Federal authorities hope photos from the game will help the public identify the man, who they said "strongly resembles" John Ruffo.
Ruffo, 66, is on the list of the "15 Most Wanted" fugitives, the Marshals Service said in a statement Tuesday.
Marshals Service investigators with the Eastern District of Virginia got a tip in September 2016 that Ruffo had attended a game between the Los Angeles Dodgers and the Boston Red Sox on Aug. 5, 2016, and sat in view of cameras.
"A video clip from the game confirms a white balding male with a mustache, wearing a blue shirt, seated several rows behind home plate," the marshals said. "Investigators were able to narrow the seat down to Section 1 Dugout Club, Row EE, Seat 10. And while investigators were able to identify the purchaser of the seats, they have not been able to identify the man in the blue shirt."
Ruffo, a New York University graduate and computer expert, and a co-conspirator, Edward Reiners, were convicted in a bank fraud scheme that involved a fake Philip Morris research project on smokeless cigarettes.
The two men amassed more than $350 million lent to them by seven foreign and domestic banks before the scheme began to fall apart in 1996.
Ruffo was indicted on 160 counts of bank fraud and money laundering. Several members of his family offered up their homes as collateral to pay his $10 million bond.

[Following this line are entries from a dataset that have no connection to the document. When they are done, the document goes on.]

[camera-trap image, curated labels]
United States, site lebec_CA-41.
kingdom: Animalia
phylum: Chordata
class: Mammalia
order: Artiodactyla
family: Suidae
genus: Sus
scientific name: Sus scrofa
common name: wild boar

He absconded Nov. 9, 1998, after he arrived at the federal courthouse in Brooklyn, New York, to turn over his electronic monitoring bracelet. He was supposed to report to a federal prison in New Jersey to begin his 17½-year sentence but never did.
An investigation revealed that on the day he disappeared, Ruffo drove a car he is thought to have rented earlier that day in Manhattan. The car was found at the long-term parking lot at John F. Kennedy International Airport, the Marshals Service said.

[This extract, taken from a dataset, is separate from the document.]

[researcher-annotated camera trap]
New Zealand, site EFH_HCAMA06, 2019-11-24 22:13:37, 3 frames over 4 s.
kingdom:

He was last seen in surveillance video from an ATM in Queens that day. About $13 million from the bank scheme has never been recovered, officials said.
NBC News spoke to Ruffo's former wife, Linda Lausten, in 2018. By then, Ruffo had been on the run for 20 years. He left a trail of wreckage, including financially wiping out former business partners and family members, among them his wife and his mother.

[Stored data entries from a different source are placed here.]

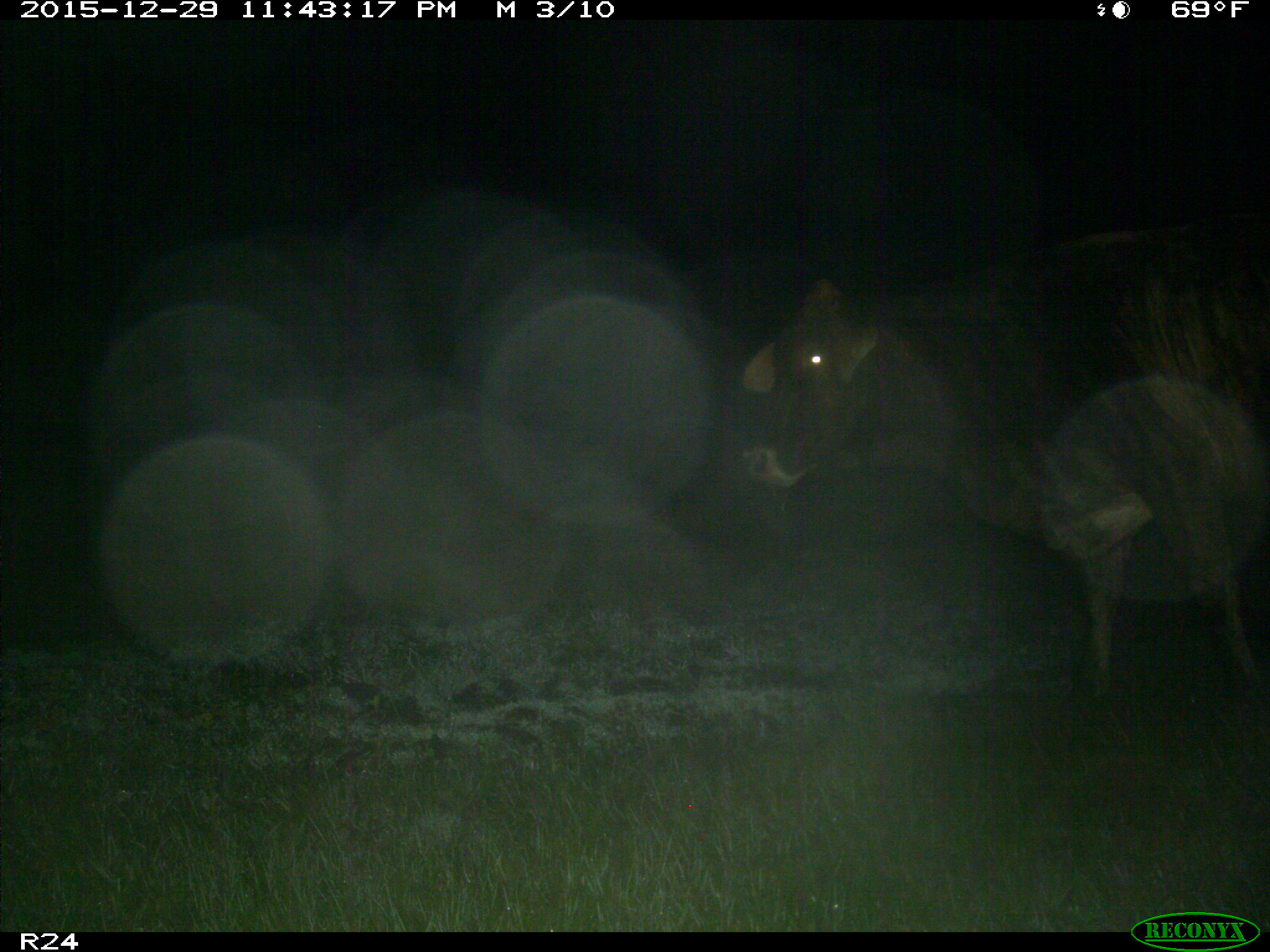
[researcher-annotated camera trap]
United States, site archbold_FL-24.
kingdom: Animalia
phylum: Chordata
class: Mammalia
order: Artiodactyla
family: Bovidae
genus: Bos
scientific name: Bos taurus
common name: domestic cow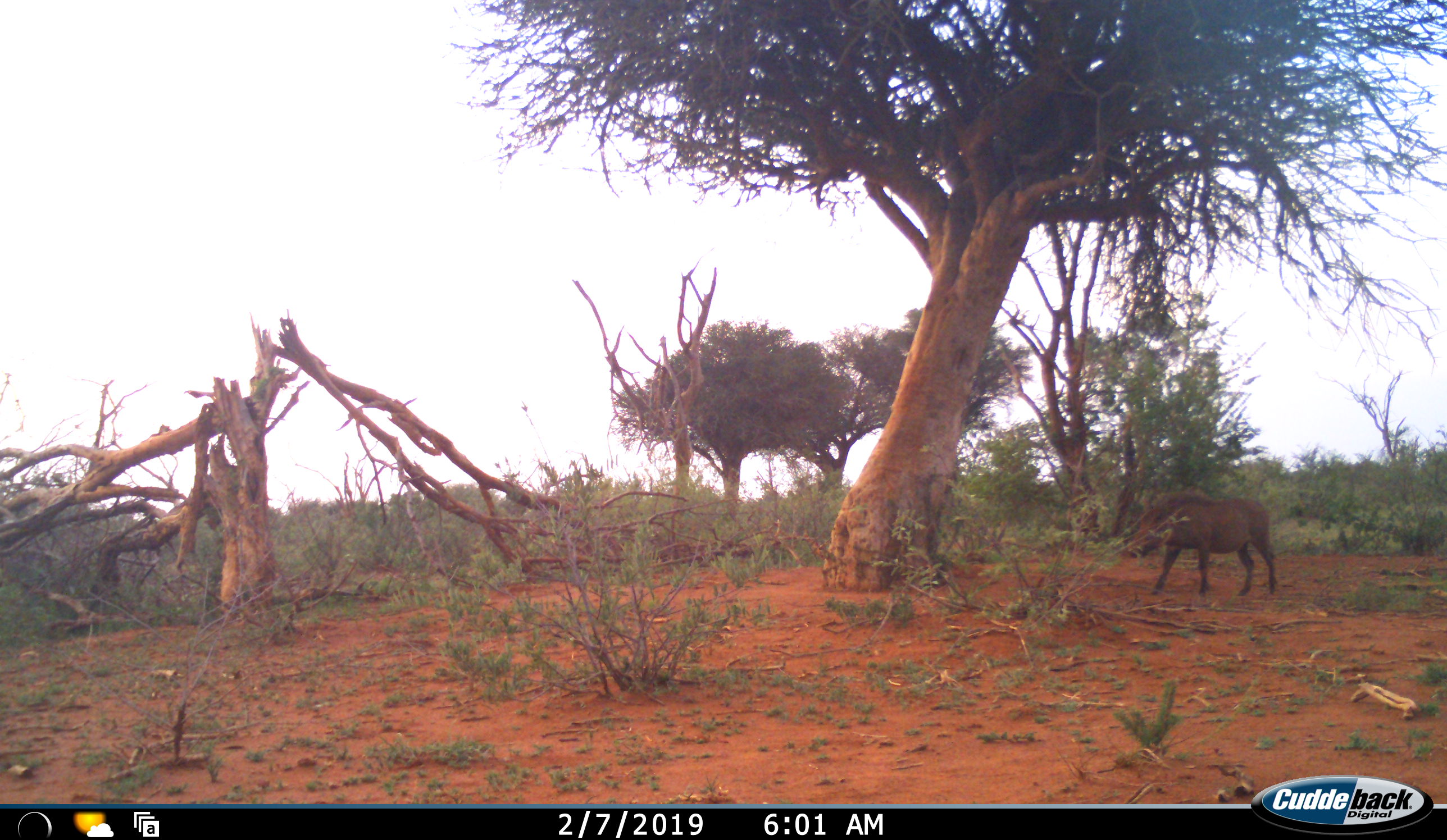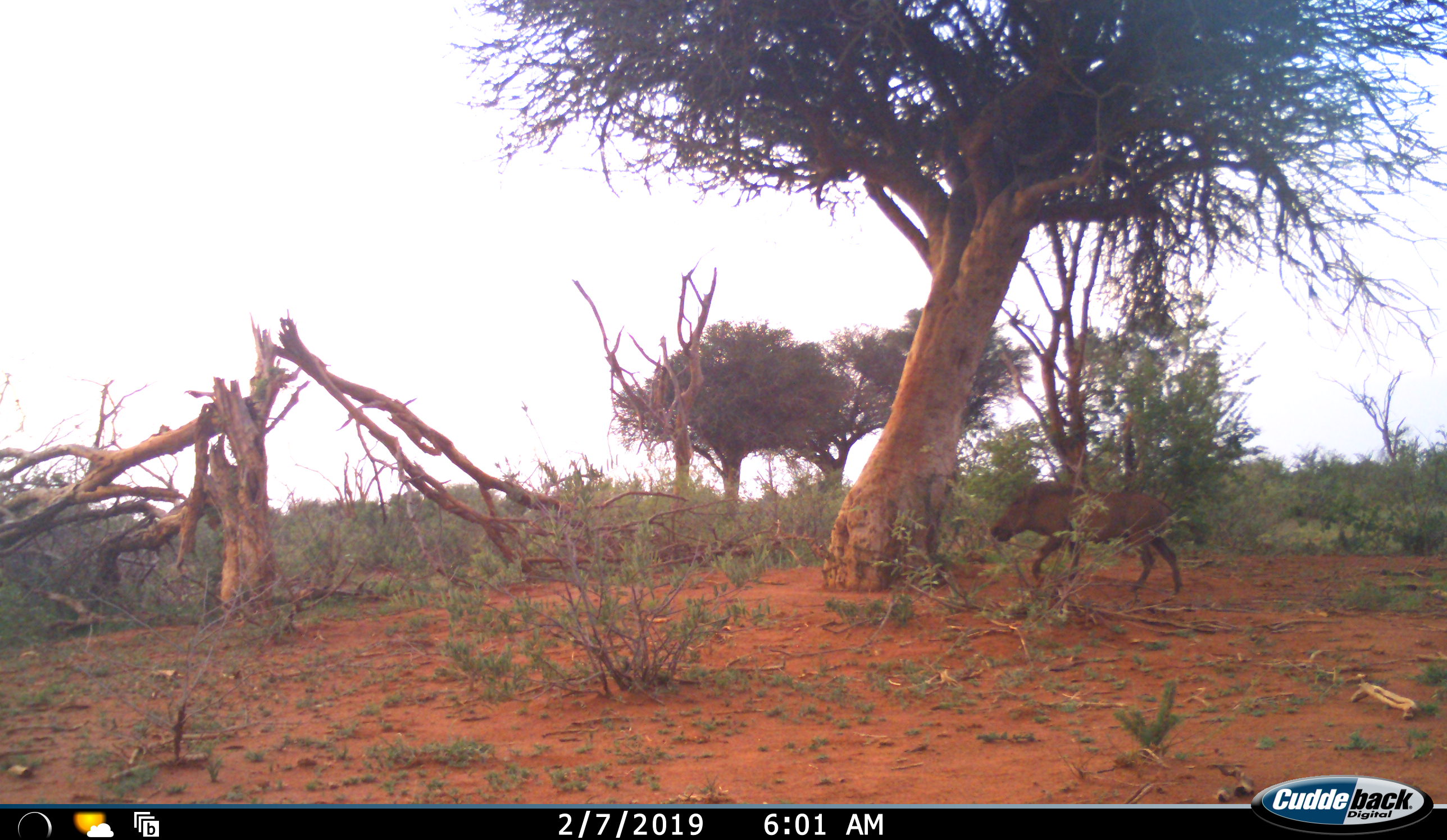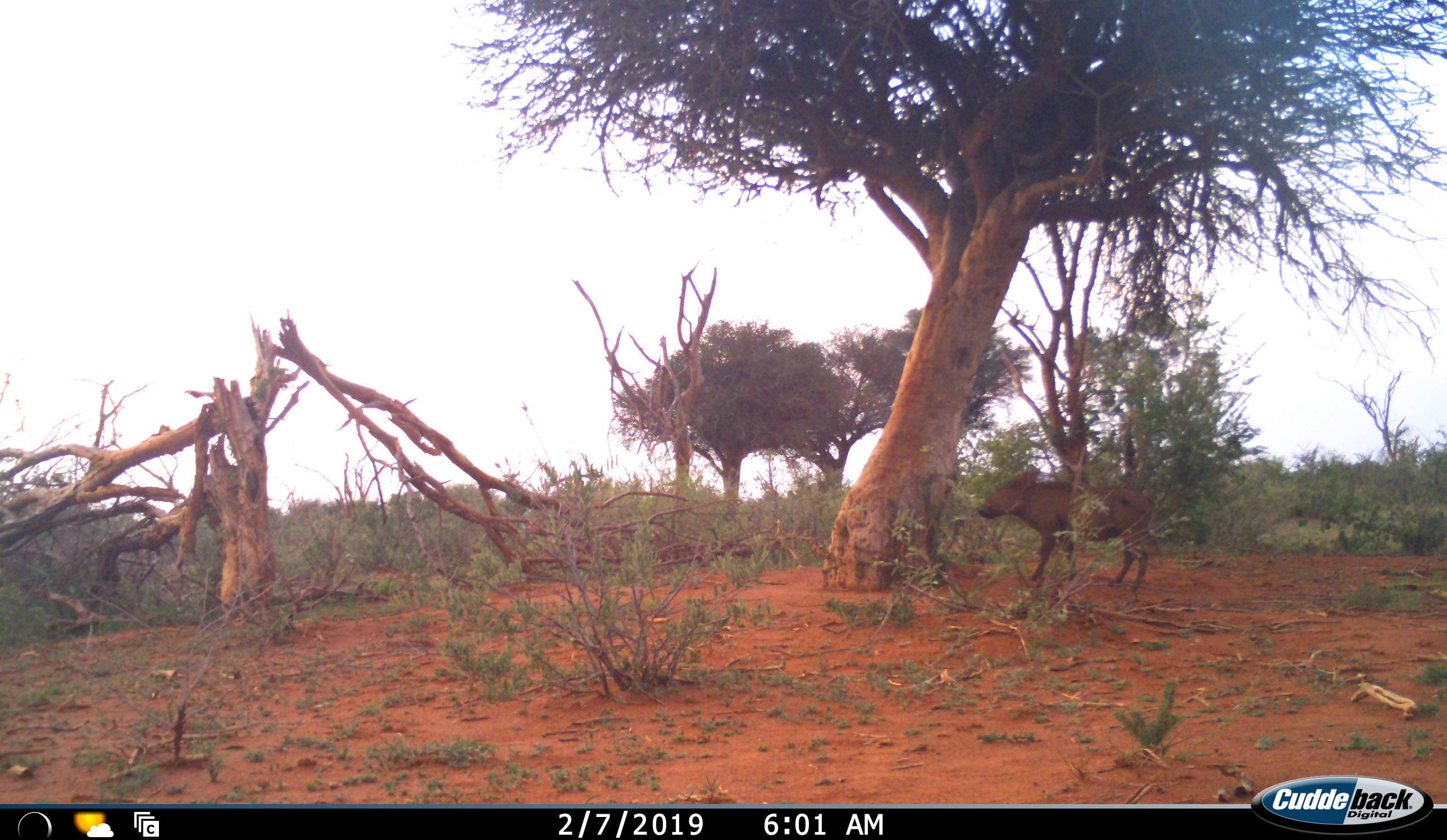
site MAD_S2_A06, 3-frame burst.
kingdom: Animalia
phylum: Chordata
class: Mammalia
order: Artiodactyla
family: Suidae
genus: Phacochoerus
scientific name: Phacochoerus africanus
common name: warthog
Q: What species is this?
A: Warthog (Phacochoerus africanus).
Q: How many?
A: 1.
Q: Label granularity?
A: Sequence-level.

Lausten said then that she cried every day for a year after Ruffo disappeared.
"I want to face him," she said. "I want to tell him how bad he hurt his mother and everybody else. I'd like to ask him: 'When did you stop loving me? What happened? When did money become so important that you could do this to us?'"
Reiners, who served nine years of his 17-year sentence, said in 2018 that he viewed Ruffo's disappearance in another light.
"He's gone. God bless him," Reiners said. "He beat the system."
The marshals service said it has pursued hundreds of leads across the country and around the world.
Ruffo is known to have extensive international connections through his time as a businessman in New York. He had previously traveled to Aruba and was known to show particular interest in Italy.
Officials said that he is likely to be using an alias and that he has gone by Joseph Ruffo, John Russo, Jack Nitz, Bruce Gregory, John Peters and Charles Sanders.
Ruffo, who authorities said is a "master manipulator," also likes to embellish the truth. He has a penchant for gambling, fine wine and nice hotels, and he is reported to be lactose intolerant, the marshals said.
Authorities are offering a $25,000 reward for information that leads to his arrest. Anyone with information may contact the nearest USMS District Office, call the U.S. Marshals Service Communications Center at 1-800-336-0102 or submit a tip using USMS Tips.